In Goldstein's Classical Mechanics (2nd ed.) on section 9-1 page 382, there is a discussion about finding a canonical transformation $(q_i,p_i)\rightarrow (Q_j(q_i,p_i,t),P_j(q_i,p_i,t))$ from a given generating function $F=F_1(q_i,Q_i,t)$. The following is written on the page:
Equation (9-11) then takes the form,
$$\begin{align*} p_i\dot{q}_i-H&=P_i\dot{Q}_i-K+\frac{dF_1}{dt},\\ &=P_i\dot{Q}_i-K+\frac{\partial F_1}{\partial t}+ \frac{\partial F_1}{\partial q_i}\dot{q}_i+\frac{\partial F_1}{\partial Q_i}\dot{Q}_i \tag{9-13} \end{align*}$$
Since the old and the new coordinates, $q_i$ and $Q_i$ , are separately independent, Eq. (9-13) can hold identically only if the coefficients of $\dot{q}_i$ and $\dot{Q}_i$ each vanish:
I don't understand the bold text above. How are $q_i$ and $Q_i$ separately independent? I thought $Q_i$ was, in general, a function of the original canonical coordinate variables $q_i$, thereby making it explicitly dependent on $q_i$ (not independent). Could somebody explain how these two canonical coordinate variables are separately independent?
Answer
Let us suppress $t$-dependence in this answer for simplicity.

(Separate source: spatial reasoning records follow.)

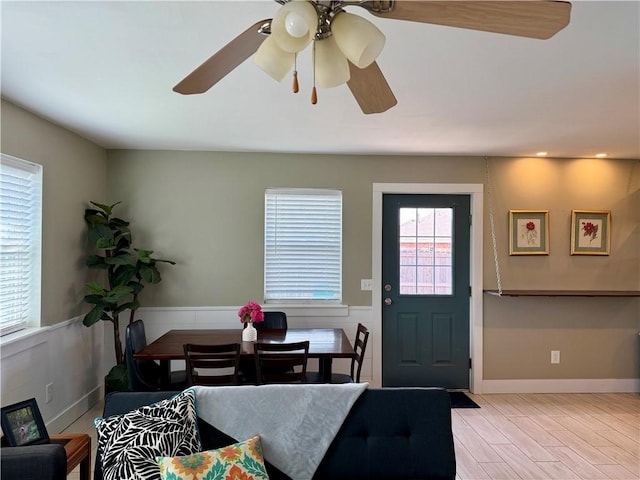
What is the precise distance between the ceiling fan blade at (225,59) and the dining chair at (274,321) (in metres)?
2.84

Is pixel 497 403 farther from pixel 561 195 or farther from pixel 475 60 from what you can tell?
pixel 475 60

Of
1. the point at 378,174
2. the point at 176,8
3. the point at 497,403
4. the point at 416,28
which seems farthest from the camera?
the point at 378,174

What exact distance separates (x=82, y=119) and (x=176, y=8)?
2.05 meters

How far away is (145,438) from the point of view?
5.71 feet

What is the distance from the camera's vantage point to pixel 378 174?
4758 millimetres

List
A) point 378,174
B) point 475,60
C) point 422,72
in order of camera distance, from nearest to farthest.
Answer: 1. point 475,60
2. point 422,72
3. point 378,174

A canonical transformation$^1$ $$(q,p)\quad\longrightarrow\quad (Q(q,p),P(q,p))$$ can be viewed as a graph, thereby yielding a $2n$-dimensional submanifold $M$ embedded inside a $4n$-dimensional total manifold $N$. The total manifold $N$ has $4n$ local coordinates $(q,p,Q,P)$. The submanifold $M$ can in certain cases be viewed as a graph of a function $$(q,Q)\quad\longrightarrow \quad(p(q,Q),P(q,Q)),$$ where $q$ and $Q$ are independent variables, and where the functions $$ p(q,Q)~=~\frac{\partial F_1(q,Q)}{\partial q} , \tag{9-14a}$$ $$ P(q,Q)~=~-\frac{\partial F_1(q,Q)}{\partial P} , \tag{9-14b}$$ comes from an $F_1$-type generating function $F_1(q,Q)$.
References:
- H. Goldstein, Classical Mechanics.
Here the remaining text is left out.